--- Текст для чтения ---
Фильму Владимира Мирзоева крепко не повезло (и, попутно заметим, крепко повезло нам). Выпущенный на экран 4 ноября 2011 года, т.е. ровно за месяц до начала Декабрьского восстания креативного класса против Тандема и фальсификации выборов, он должен был стать первой картиной новой Демократической революции, гениально угадавшей нарастающие подземные толчки и предсказавшей неизбежное и скорое падение Режима, ставшее российским ответом на Арабскую весну.
Но белоленточный натиск на кремлёвскую автократию оказался хилым, новая Смута не занялась, Путин успешно переизбрался на третий срок, а лучшие люди страны потянулись в вынужденную эмиграцию. Фильм Владимира Мирзоева, в котором, при желании, можно усмотреть часть большого плана по внутриполитической дестабилизации к выборам в Госдуму, не выстрелил.
Поэтому теперь его можно рассматривать исключительно как художественное явление, а не как двухчасовой страстный призыв к согражданам выйти на Болотную площадь – в назначенный час, т.е. 10 декабря 2011.
И это весьма полезно, поскольку, вместо полемики с режиссёром, которого так и тянет упрекнуть в жажде великих потрясений для родной страны («Пусть скорее грянет Смута!»), есть шанс сосредоточиться сугубо на профессиональной стороне «Бориса Годунова».
Картина Мирзоева если кому и должна быть любопытна, то прежде всего начинающим постановщикам, поскольку является очень долгим и очень подробным, местами – просто блистательным, учебным кейсом на тему, как экранизировать за три копейки великую трагедию, требующую локаций, костюмов и массовки, чтобы из этого получилось не постыдная стыдь, но связное и временами увлекательное кино.
На первый взгляд, это совершенно нереально, но изобретательность Мирзоева и его команды творит чудеса, и растянувшееся на четырнадцать лет действо (правя Пушкина, режиссёр включает пролог, где, в декорациях эпохи модерна, гибнет царевич Дмитрий) обретает свою убедительность, заставляя примириться с дерзким творческим замыслом.
После естественного начального отторжения (пятистопный ямб в устах персонажей, реалии конца Шестнадцатого столетия в их речах и сегодняшние физиономии в сегодняшних интерьерах), фильм уверенно набирает ход и, когда смысл режиссёрской игры становится ясен, всё более и более затягивает.
--- Перечень материалов ---
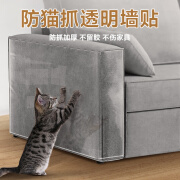 HELLOJOY防猫抓贴沙发保护套贴纸透明猫爪贴布皮质沙发防护贴300*45cm*1卷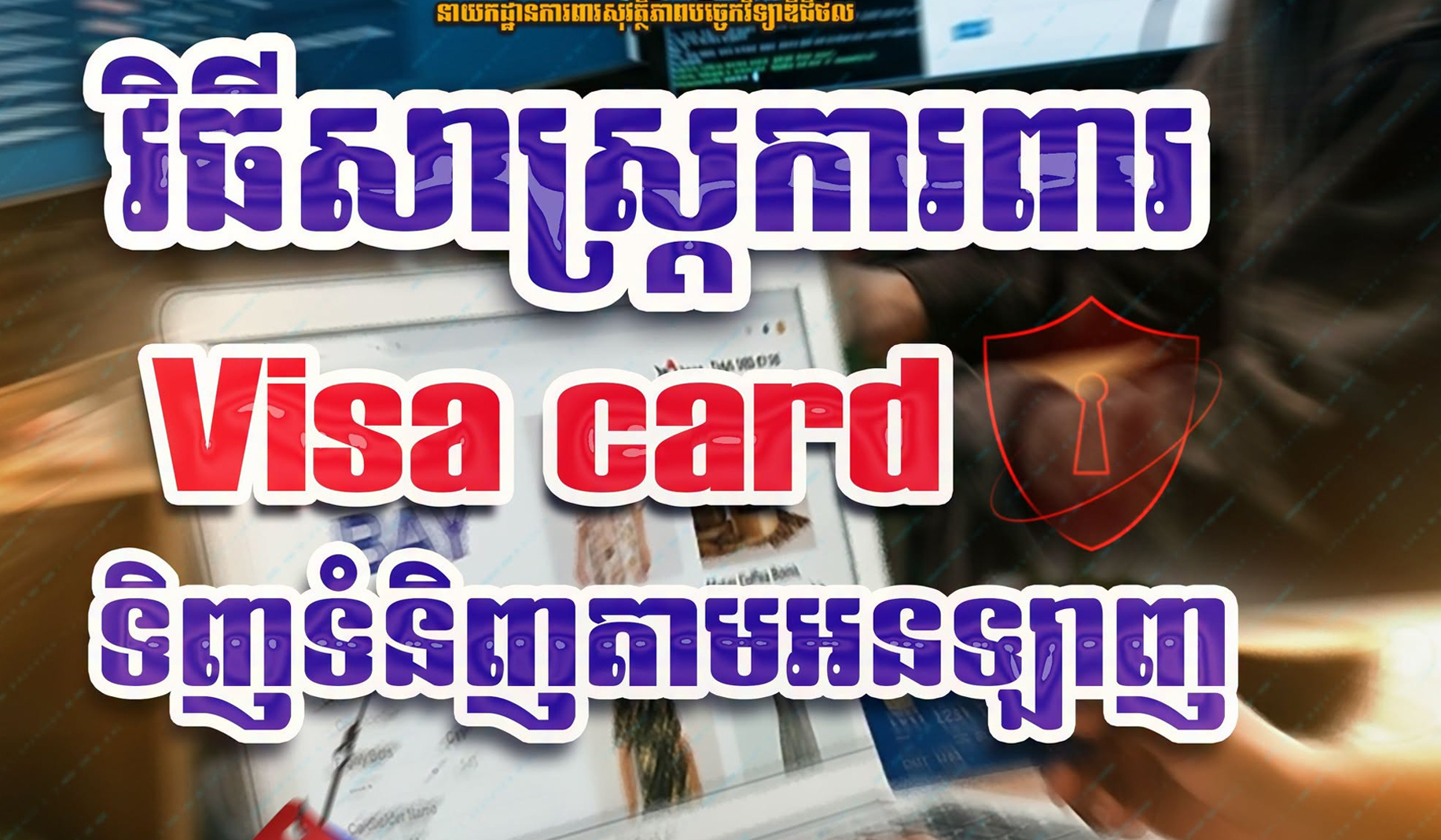 Cambodia Issues 5 Key Security Tips for Visa Card Online Transactions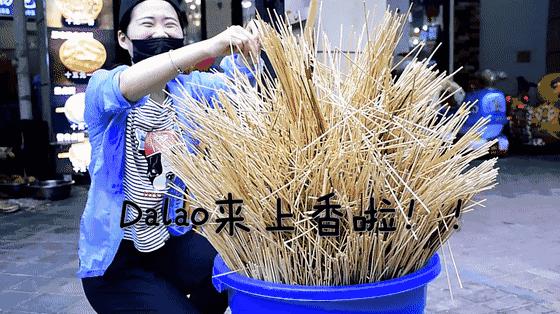 最畅销的铁板烧烤有哪些,铁板烧烤利润大概是多少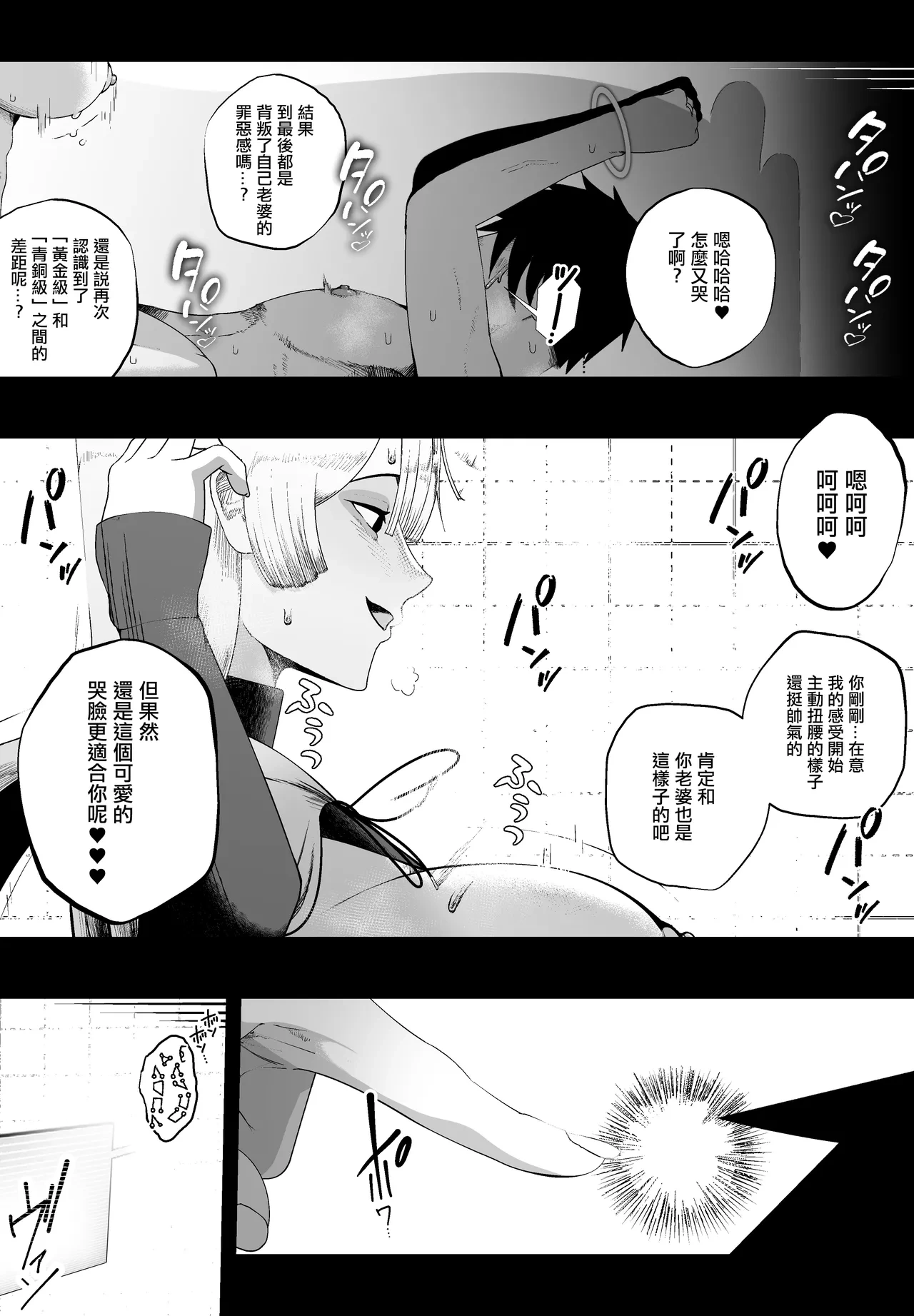 หน้า 39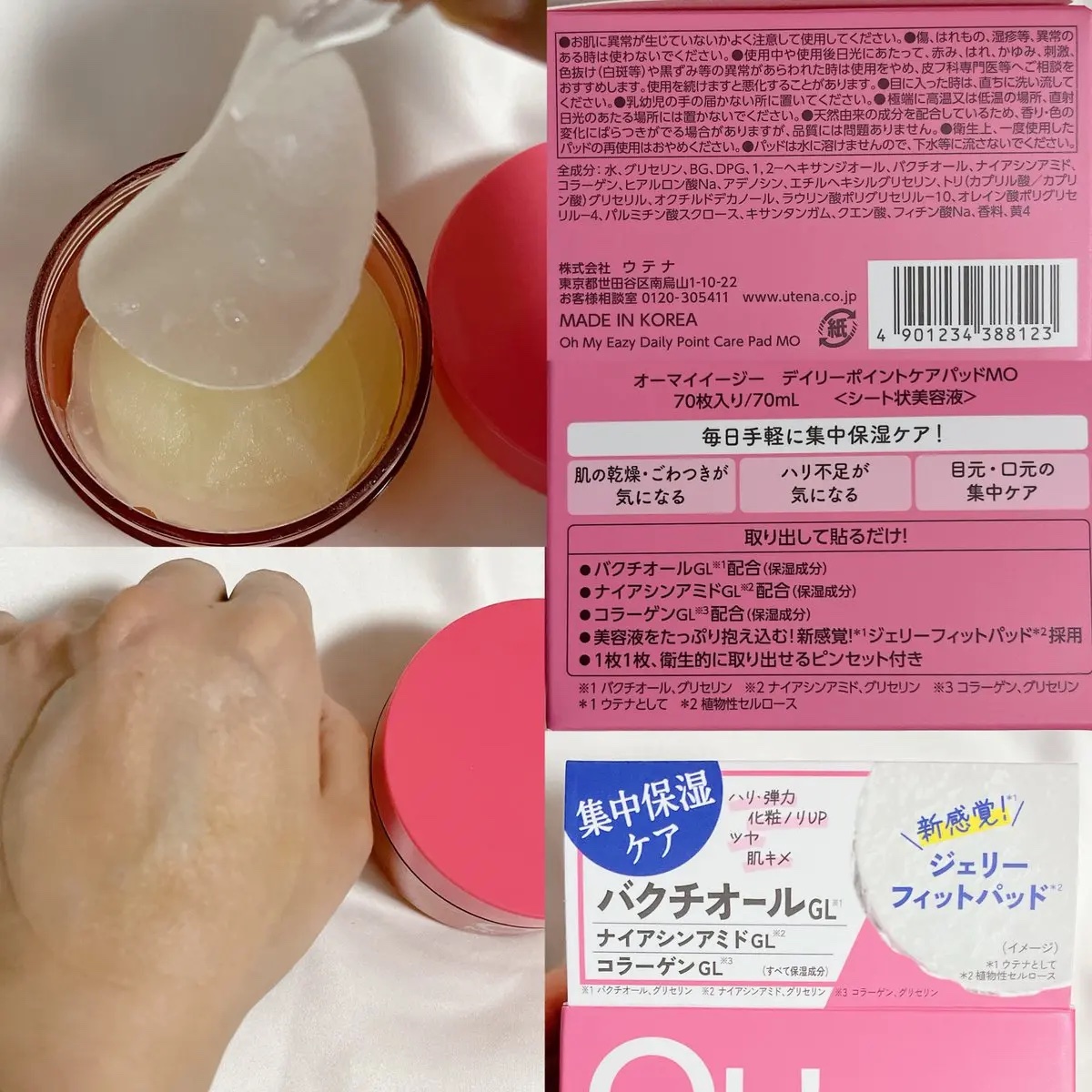 オーマイイージー デイリーポイントケアパッド MO　/ウテナ/トナーパッドを使ったクチコミ（3枚目）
---
*Набор заданий*.
a. Кратко перескажите абзац рецензии на фильм Мирзоева, который начинается словами «Но белоленточный натиск». Сохраните его основные факты.
b. Подхватите рецензию на фильм Мирзоева «Борис Годунов» и продолжите её после последнего предложения.

*Ответы к заданиям*.
a. Натиск белоленточников на кремлёвскую автократию оказался слабым. Новая Смута не началась, Путин переизбрался на третий срок, а лучшие люди страны вынужденно эмигрировали. Фильм Мирзоева не выстрелил, хотя при желании в нём можно увидеть часть плана по дестабилизации перед выборами в Госдуму.

b.
И действительно, крайне любопытно посмотреть, как Мирзоев станет решать ту или иную хрестоматийную сцену, выкручиваясь из двух капканов разом – зрительские ожидания и скромные ресурсы.
Мирзоев выкручивается умело и, за исключением небольших помарок и склонности к мистическим видением ведущих персонажей, которые любят в этих видениях бродить по кирпичной подклети в окружении пылающих факелов, выглядит это здорово и поучительно: голь горазда выдумывать, творя порой настоящие чудеса.
Однако, победив в малом, Мирзоев проваливается в главном. Его «Борис Годунов» лишён цельности, органичности, лишён глубины и подлинной оригинальности. Перед нам – мастеровитый монтаж аттракционов, не имеющих самостоятельного значения.
Как содержательное высказывание, как идеологический концепт фильм Мирзоева не существует. Чтобы сообщить нам, что Путин – это Годунов сегодня, которого ждёт свой Навальный-Отрепьев, не надо было пускаться в столь долгое киновысказывание: искомая аналогия навязывается одной (для самых тупых – двумя) сценой.
Кроме этой аналогии у Мирзоева в загашнике нет ничего, а потому к финальным титрам, кроме очевидного «Путин должен уйти», никаких иных месседжей не прочитывается: главный конфликт, блистательно развёрнутый Пушкиным (Борис Годунов – замечательный правитель, о котором должна мечтать каждая страна, но чтобы взойти на высшую ступень, ему нужно было совершить одно подлое дело, и этот грех обнуляет всего заслуги и достоинства; падение дома Годуновых неизбежно), оттеснён на периферию режиссёрскими фобиями.
Также не на пользу картине избранная ставка на крупные и средние планы, на съёмки в интерьерах. Визуально фильм страдает теснотой, толчеёй в кадре, отсутствием свободного пространства и вольного воздуха. Последовательно проведённая камерность оборачивается сужением масштаба: столь важной для художественного действа иллюзии («нам показывают часть, но мы точно знаем, что за ней – целое») не возникает.
Отдельные открыточные виды столицы (обязательный Кремль, но снаружи, и Москва-Сити с правого берега) положения не исправляют: во второй половине картины самопальность становится назойливой, её уже не прикрыть никакой выдумкой, локации исчерпаны, терпите те, что есть.
Что ж, потерпим: ради того, чтобы ещё раз услышать великие пушкинские строки, пусть и произнесённые скороговоркой, безмысленно, словно они на иностранном языке, можно перенести и не такое.